[Extracted text]
Unless you're shooting a stick and string that you made, and you use it to shoot your hand-carved wooden arrows, you're kind of being a hypocrite.


----------



## willie

Big Country said:


> Many archery orgs call crossbows archery.
> 
> Of course there are differences between the weapons.
> 
> The steps it takes to fire a crossbow and a compound are different for sure.
> 
> The end result is basically the same.
> 
> It is easier to become marginally proficient with a crossbow than a compound......
> 
> Compounds are more accurate, but not enough to bother with in regards to hunting.
> 
> Crossbows are loud, unbalanced, and awkward to handle in comparison.
> 
> Performance of crossbows and top end compounds are very close.....close enough to make it a non-issue.
> 
> You can bench a crossbow if you are in a stand and the deer cooperates. There are similar products that allow pretty much the same thing for compounds if you want to get them.

[Given information]

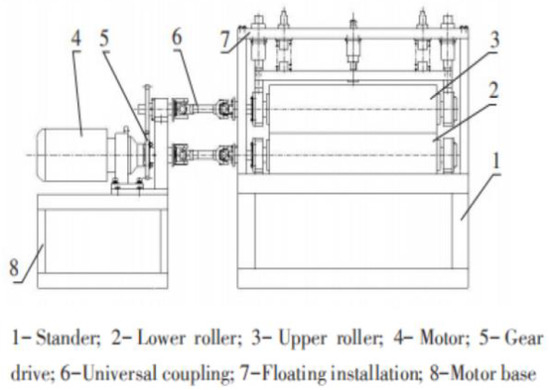 4
5
6
7
3
2
1
8

1-Stander; 2-Lower roller; 3-Upper roller; 4-Motor; 5-Gear drive; 6-Universal coupling; 7-Floating installation; 8-Motor base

[Exercise instructions]
In the crossbow discussion:
(a) What must a person shoot to avoid "kind of being a hypocrite"?
(b) Which weapon is called more accurate?
(c) What three faults are given for crossbows "in comparison"?

[Solved exercise]
(a) A stick and string they made themselves, used to shoot their own hand-carved wooden arrows.
(b) Compounds.
(c) They are loud, unbalanced, and awkward to handle.